▶ **SOURCE PASSAGE**:
— BEGIN —

# There is a dog buried there



## sakvaka

*Finnish* has the idiom _siinä on koira haudattuna_ (there's a dog buried there). In English it would be _there's a catch to this somewhere _- in other words, this situation is so weird that it must be affected by some "catch" that I don't just realize.

I've read it would originally be a German phrase. It is based on the belief that you would easily stumble in the point where a dog has been buried.

But does it exist in other languages? What would it be in German?


----------



## HUMBERT0

In Spanish it could be: "Aquí hay gato encerrado"   - There's a shut up/locked up cat here.


----------



## enoo

*French*: _Il y a anguille sous roche_. (There's an eel under the rock)
Sometimes people use some creative variations like "il y a baleine sous gravillon" (there's a whale under the gravel  - ok, that one is rather colloquial).


----------



## bibax

*English:* There is a nigger in the woodpile (or fence). It means "some fact of considerable importance that is not disclosed".

_According to English Wikipedia._


----------



## Bigote Blanco

Bibax,
Como la de usted,  hay una palabras y frases terribles que uno no debe usar aqui en EE UU. 

BB


----------



## bibax

I didn't invent this saying. See the English Wikipedia for more information.

I understand that it is somewhat PC incorrect.

— END —

▶ **GIVEN INFORMATION**:
— BEGIN —

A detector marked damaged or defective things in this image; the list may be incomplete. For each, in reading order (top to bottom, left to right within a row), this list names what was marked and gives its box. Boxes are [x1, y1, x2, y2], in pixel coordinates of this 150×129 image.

— END —

▶ **DIRECTIONS**:
1. Quote the idiom thread word for word, beginning at the words that have "# There is a" and stopping after "don't just realize.".
2. Write what comes next in the idiom thread, starting after its final sentence.
The listing comes from a source unrelated to the idiom thread.

▶ **RESPONSES TO THE EXERCISE**:
1.
# There is a dog buried there



## sakvaka

*Finnish* has the idiom _siinä on koira haudattuna_ (there's a dog buried there). In English it would be _there's a catch to this somewhere _- in other words, this situation is so weird that it must be affected by some "catch" that I don't just realize.

2.
----------



## rusita preciosa

In Russian we have a similar saying but it is used to indicate that the 'catch" was discovered, rather than in anticipation of its discovery:
 
*вoт где сoбaкa зapыта!* [vot gde sobaka zaryta!] - that's where the dog is buried!


----------



## Bigote Blanco

bibax said:


> I didn't invent this saying. See the English Wikipedia for more information.
> 
> I understand that it is somewhat PC incorrect.


 
Bibax,

It is not a "somewhat" incorrect frase in EE UU, it is extremely incorrect. 

The following quote is from the English Wikipedia, 

"Anyone who knows me knows I do not condone this type of language *publicly or privately*."
BB


----------



## Encolpius

We use the same idiom in *Hungarian*: 

Itt van a kutya elásva. [lit.: here is buried the dog]


----------



## sakvaka

Can a Swedish speaking person confirm this one?

*Swedish*: _Jag anar ugglor i mossen._


----------



## apmoy70

In Greek we say that «κάποιο λάκκο έχει η φάβα» ('kapço 'lako* 'eçi i 'fava**) lit. "there's a ditch in the split pea patch"

*«λάκκος» ('lakos, _m._); Classical masculine noun «λάκκος» ('lākkŏs)--> init. _pond, cistern _lat. _any ditch, pit_; PIE base *laku-, _water pond, ditch_, cognate to French _lac_, Irish and Scottish Gaelic _loch_.
**«φάβα» ('fava, _f._); Latin loan word _faba_--> _broad beans _(in Greek however, fava is the split peas)


----------



## se16teddy

The only similar animal-related idiom I can think of in English is _the fly in the ointment_, referring to a difficulty in an otherwise good (not weird) situation. The origin is Biblical - Ecclesiastes 10:1 _Dead flies cause the ointment of the apothecary to send forth a stinking savour_ 

For obvious PC reasons Bibax's suggestion of post 4 is best avoided.


----------



## mcibor

In Polish, like in Russian a similar saying is used to indicate that the catch has been discovered:

Tu leży pies pogrzebany! "Here lays buried dog"

To say, that there's a "catch" somewhere, Polish use word

haczyk - hook

Musi być tu jakiś haczyk (there must be some hook/catch here)


----------



## tFighterPilot

Hebrew: פה קבור הכלב - po kavur hakelev - "here the dog is burried"


----------



## SuperXW

In Chinese, it's more straight forward.
這裡有個陷阱。 -"Here has a trap."
Can be said to secret plots, exam questions, etc.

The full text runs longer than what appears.